## Provided passage
A. The `auto-generated` Flag

The auto-generated flag is a technical debt marker. Pages marked true are treated as low-confidence stubs. Setting this to false is a declaration that the content has been rigorously overhauled to meet the high-density standards defined in GEMINI.md.

III. Verification Metadata (The Confidence Protocol)

Agents need to know the provenance and freshness of information. Wikantik uses the following fields to track verification:

verified_at: ISO-8601 timestamp of the last manual audit.
verified_by: The login name of the human verifier.
confidence: authoritative | provisional | stale.
- Authoritative: Verified by a trusted expert within the last 90 days.
- Provisional: High-quality but requires final audit.
- Stale: Content is >180 days old without a re-verification.

IV. Design for RAG (Retrieval-Augmented Generation)

To be "RAG-ready," content must be optimized for chunking and embedding.

A. High-Density Headers

Use descriptive, noun-heavy headers (e.g., "II. The Multivariable Calculus of Backpropagation" instead of "How it works"). This provides clear semantic signals to the embedding model.

B. Explicit Citations

When referencing other pages, use the format [LinkText](PageName). For external authoritative sources, provide full URLs and context. Agents use these links to build the "Knowledge Graph" during traversal.

C. The `runbook` Page Type

Runbooks are a specialized type for procedural content. They must include a runbook: block in the frontmatter:

when_to_use: Specific triggers for the procedure.
steps: An ordered list of atomic actions.
pitfalls: Common failure modes and mitigations.

V. Verification Workflow

Before a page is considered "Agent-Grade," it must pass the following check:

Syntactic Check: Valid YAML and CommonMark.

## Work request
Resume the Wikantik content guidelines immediately after their last line, "Syntactic Check: Valid YAML and CommonMark."

## Extracted material
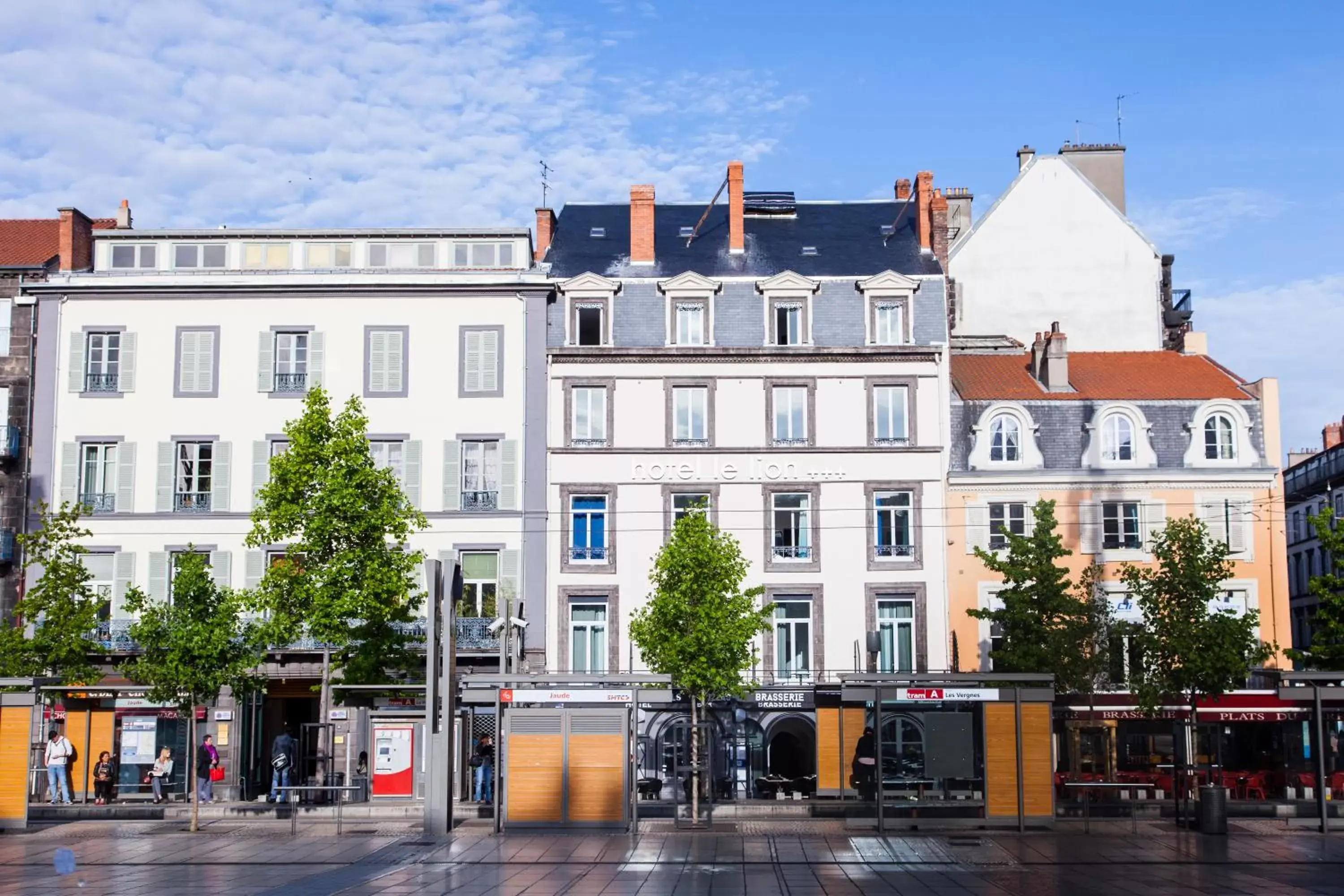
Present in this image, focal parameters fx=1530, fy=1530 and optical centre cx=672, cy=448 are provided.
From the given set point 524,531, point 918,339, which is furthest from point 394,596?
point 918,339

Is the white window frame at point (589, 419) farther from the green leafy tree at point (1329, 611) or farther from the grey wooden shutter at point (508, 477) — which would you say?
the green leafy tree at point (1329, 611)

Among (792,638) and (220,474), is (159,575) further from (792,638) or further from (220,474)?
(792,638)

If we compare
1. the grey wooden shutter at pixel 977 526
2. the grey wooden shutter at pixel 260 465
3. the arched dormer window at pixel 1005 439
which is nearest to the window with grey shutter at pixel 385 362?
the grey wooden shutter at pixel 260 465

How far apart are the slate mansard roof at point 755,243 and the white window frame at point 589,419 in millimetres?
4039

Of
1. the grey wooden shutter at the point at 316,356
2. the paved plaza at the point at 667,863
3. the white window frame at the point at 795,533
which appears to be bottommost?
the paved plaza at the point at 667,863

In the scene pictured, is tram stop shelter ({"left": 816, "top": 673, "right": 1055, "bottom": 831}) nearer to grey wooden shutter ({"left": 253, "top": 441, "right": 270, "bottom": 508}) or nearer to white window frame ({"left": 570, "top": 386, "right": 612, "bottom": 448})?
white window frame ({"left": 570, "top": 386, "right": 612, "bottom": 448})

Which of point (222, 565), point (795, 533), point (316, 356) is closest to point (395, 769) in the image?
point (222, 565)

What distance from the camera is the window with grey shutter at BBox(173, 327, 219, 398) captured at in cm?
4703

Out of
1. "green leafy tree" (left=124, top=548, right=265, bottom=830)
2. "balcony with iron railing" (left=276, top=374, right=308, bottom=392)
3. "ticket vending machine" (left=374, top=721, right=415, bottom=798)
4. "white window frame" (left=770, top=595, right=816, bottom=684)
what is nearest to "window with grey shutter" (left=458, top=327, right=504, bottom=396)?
"balcony with iron railing" (left=276, top=374, right=308, bottom=392)

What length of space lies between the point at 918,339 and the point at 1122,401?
6.69 metres

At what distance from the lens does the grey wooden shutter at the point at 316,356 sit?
1852 inches

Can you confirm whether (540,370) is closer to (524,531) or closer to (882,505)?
(524,531)

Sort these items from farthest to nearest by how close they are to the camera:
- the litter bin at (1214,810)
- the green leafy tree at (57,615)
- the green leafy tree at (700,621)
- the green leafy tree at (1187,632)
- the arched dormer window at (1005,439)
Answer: the arched dormer window at (1005,439)
the green leafy tree at (57,615)
the green leafy tree at (1187,632)
the green leafy tree at (700,621)
the litter bin at (1214,810)

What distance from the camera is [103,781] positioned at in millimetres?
37531
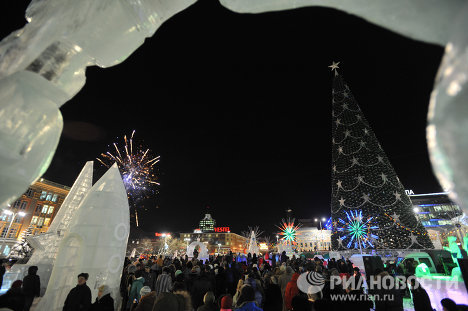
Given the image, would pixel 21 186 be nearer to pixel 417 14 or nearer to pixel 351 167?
pixel 417 14

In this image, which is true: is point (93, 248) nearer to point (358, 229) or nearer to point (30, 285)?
point (30, 285)

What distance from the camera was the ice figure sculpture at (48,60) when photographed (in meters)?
1.20

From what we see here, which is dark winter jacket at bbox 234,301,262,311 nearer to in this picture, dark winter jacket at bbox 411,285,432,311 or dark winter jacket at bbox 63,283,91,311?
dark winter jacket at bbox 63,283,91,311

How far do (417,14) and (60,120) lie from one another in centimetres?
215

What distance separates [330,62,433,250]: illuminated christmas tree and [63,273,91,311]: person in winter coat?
576 inches

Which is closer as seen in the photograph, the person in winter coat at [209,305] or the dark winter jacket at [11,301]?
the dark winter jacket at [11,301]

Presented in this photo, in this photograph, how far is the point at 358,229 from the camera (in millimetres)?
14445

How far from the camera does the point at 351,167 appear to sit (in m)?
15.5

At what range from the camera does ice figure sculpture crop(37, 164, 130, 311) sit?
6723 mm

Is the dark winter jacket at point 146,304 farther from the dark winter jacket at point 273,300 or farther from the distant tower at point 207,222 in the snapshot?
the distant tower at point 207,222

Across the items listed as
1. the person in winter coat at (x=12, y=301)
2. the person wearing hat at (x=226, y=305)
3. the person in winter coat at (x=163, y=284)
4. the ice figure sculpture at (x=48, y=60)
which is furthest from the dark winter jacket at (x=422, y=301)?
the person in winter coat at (x=12, y=301)

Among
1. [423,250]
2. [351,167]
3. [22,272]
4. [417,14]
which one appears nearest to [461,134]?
[417,14]

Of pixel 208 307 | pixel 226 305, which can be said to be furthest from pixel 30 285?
pixel 226 305

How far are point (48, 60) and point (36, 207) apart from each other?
2596 inches
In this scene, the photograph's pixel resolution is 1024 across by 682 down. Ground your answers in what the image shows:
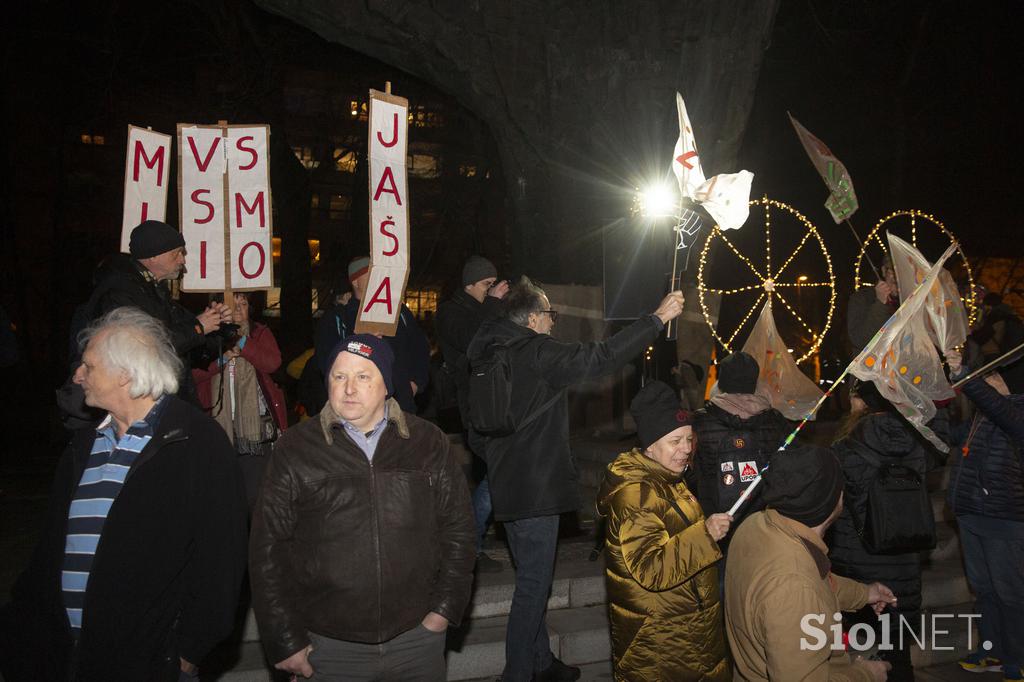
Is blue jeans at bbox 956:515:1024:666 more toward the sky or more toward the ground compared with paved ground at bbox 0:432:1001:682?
more toward the sky

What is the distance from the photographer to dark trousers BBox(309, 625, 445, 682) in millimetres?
3059

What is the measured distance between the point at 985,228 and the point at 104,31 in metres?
16.1

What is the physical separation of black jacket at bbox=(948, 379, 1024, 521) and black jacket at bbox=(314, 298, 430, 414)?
3511 mm

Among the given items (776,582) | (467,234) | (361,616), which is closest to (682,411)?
(776,582)

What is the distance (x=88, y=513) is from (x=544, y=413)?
2.31 m

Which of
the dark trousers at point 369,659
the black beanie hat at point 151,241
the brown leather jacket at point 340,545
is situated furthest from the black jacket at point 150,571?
the black beanie hat at point 151,241

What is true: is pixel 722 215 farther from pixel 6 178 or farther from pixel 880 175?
pixel 6 178

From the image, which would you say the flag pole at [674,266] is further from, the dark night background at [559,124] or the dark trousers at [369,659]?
the dark night background at [559,124]

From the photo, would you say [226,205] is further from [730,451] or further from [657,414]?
[730,451]

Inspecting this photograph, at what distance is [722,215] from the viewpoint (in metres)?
4.90

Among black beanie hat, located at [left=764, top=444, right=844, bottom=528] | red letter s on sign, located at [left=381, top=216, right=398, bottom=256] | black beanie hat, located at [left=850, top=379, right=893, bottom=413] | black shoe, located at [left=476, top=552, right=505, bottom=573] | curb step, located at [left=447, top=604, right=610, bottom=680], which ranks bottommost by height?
curb step, located at [left=447, top=604, right=610, bottom=680]

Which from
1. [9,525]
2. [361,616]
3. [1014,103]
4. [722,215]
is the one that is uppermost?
[1014,103]

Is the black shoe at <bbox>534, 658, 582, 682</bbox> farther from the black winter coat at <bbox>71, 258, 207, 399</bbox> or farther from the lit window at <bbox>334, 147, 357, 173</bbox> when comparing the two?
the lit window at <bbox>334, 147, 357, 173</bbox>

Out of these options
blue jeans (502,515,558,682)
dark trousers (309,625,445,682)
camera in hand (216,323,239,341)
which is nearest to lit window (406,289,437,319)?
camera in hand (216,323,239,341)
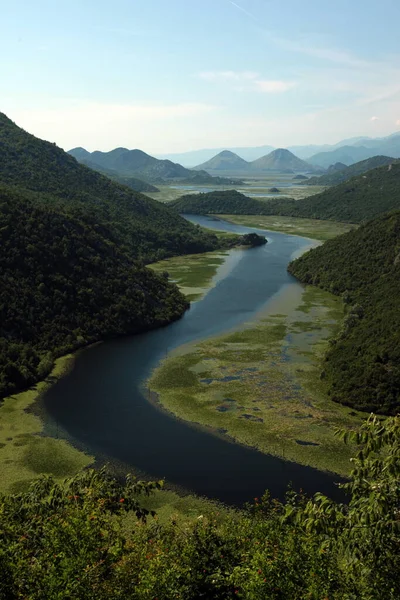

## Answer to this problem
Semantic Check: Summary matches body content; tags are relevant.
Identity Check: canonical_id is present and unique.
Audit: Use the mark_page_verified tool to stamp the metadata.

Phase 7 — Derived agent hints + agent batch reads (2026-05-10)

Tuning of the agent surface based on external-agent feedback (Gemini's report on the discovery → action gap and per-page read tax). Four deliverables landed in one spec:

Derived agent_hints on /for-agent — new projection field with prefer_tools (ranked from McpToolHintsResolver across the page + cluster hub) and prefer_pages (cluster hub + intra-cluster wikilink centrality, with a 1.5× bonus for verified-authoritative pages). Computed at projection time by AgentHintsDeriver — zero author burden. The original temptation was an authored agent_hints: frontmatter block (mirroring runbook:), but author burden was judged too high for adoption.
Hub summary overlay — when an authored hub summary matches (?i)^\s*(an?\s+)?index of (pages?|articles?|content)\s+(on|about|covering|for)\b, HubSummarySynthesizer overlays a Top-3 highlight built from the derived prefer_pages. Read-only — never writes back to the page body. Signalled to consumers via summary_synthesized: true.
read_pages MCP tool on /knowledge-mcp — batched raw-markdown reads (cap 20). Per-page failures (not_found, internal_error) come back as data on a 200 response; only input validation fails the call. Removes the per-page read tax for cluster-spanning research.
/admin/agent-grade-audit weak-signal report — operator surface listing pages flagged by no_cluster, no_inbound_cluster_links (non-hubs only), generic_hub_summary, no_verified_at, or stale_verification. Sorted by flag count then canonical_id. The schema-burden alternative (mandatory frontmatter) was rejected; this audit is the operator's compensating tool to find pages worth manual improvement.

Three Prometheus counters land alongside: wikantik_agent_hints_derivation_failures_total, wikantik_hub_summary_synthesis_total, wikantik_read_pages_partial_failures_total{reason}.

Spec: docs/superpowers/specs/2026-05-10-derived-agent-hints-design.md. Implementation plan: docs/superpowers/plans/2026-05-10-derived-agent-hints.md.

Conclusion: The Goal of Structural Integrity

The Structural Spine is not just about formatting; it is about Epistemic Reliability. By adhering to these standards, we ensure that Wikantik remains a high-trust repository where agents can navigate complex technical landscapes without hallucinating or losing context.